What you do get are three bonus CDs of Nilsson Sessions, covering the years 1967-68, 1968-71, and 1971-74. The second has Nilsson’s three vocal tracks from Skidoo, including “The Cast and Crew,” where he sings the movie’s entire end credits. All three CDs are filled with tracks that, like the 65 bonus tracks on the 14 albums, encompass demos, alternate versions, different mixes, and foreign-language takes. Among the box’s 55 previously unreleased selections (some of which, it should be noted, are radio spots), the most intriguing are three Knnillssonn-era songs with Dr. John and, in a nod to a certain President, “A Souvenir — Also Sprach Schmilsson Schmixon.”

Furthermore, there’s a booklet with “extensive summaries” of every album, written by Nilsson authority Andrew Sandoval.

Eagle-eyed fans will have noticed that, considering everything above, one more Nilsson item remains elusive: his final proper album, the Steve Cropper-produced Flash Harry, released in 1980 by Mercury in the U.K. and Japan only. It has never been issued in America and has never appeared on CD anywhere — until now. On August 13, the Varèse Vintage division of Varèse Sarabande will release Flash Harry on both CD and LP. The former includes four bonus tracks: an alternate version of the album’s “Old Dirt Road” (the Lennon/Nilsson composition that first showed up on John’s 1974 set Walls and Bridges) and the previously unreleased “Feet,” “Leave the Rest to Molly,” and “She Drifted Away.”

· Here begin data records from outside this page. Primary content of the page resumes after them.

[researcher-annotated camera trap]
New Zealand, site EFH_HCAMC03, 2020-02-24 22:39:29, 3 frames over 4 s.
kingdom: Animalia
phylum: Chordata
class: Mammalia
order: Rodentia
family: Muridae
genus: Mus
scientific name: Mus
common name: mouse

Even more Nilsson effusion: Two weeks ago, Nilsson: The Life of a Singer-Songwriter was published by Oxford University Press. Alyn Shipton’s book is the first full-length biography of the artist, and it includes interviews with family, friends, and associates as well as material from Nilsson’s unfinished autobiography. And if you watched any of PBS’s recent pledge drives, you likely came across Who Is Harry Nilsson (and Why Is Everybody Talkin’ About Him?). A DVD of this remarkable, 2-hour documentary from 2010, with 90 minutes of extra material, is available from Kino Lorber.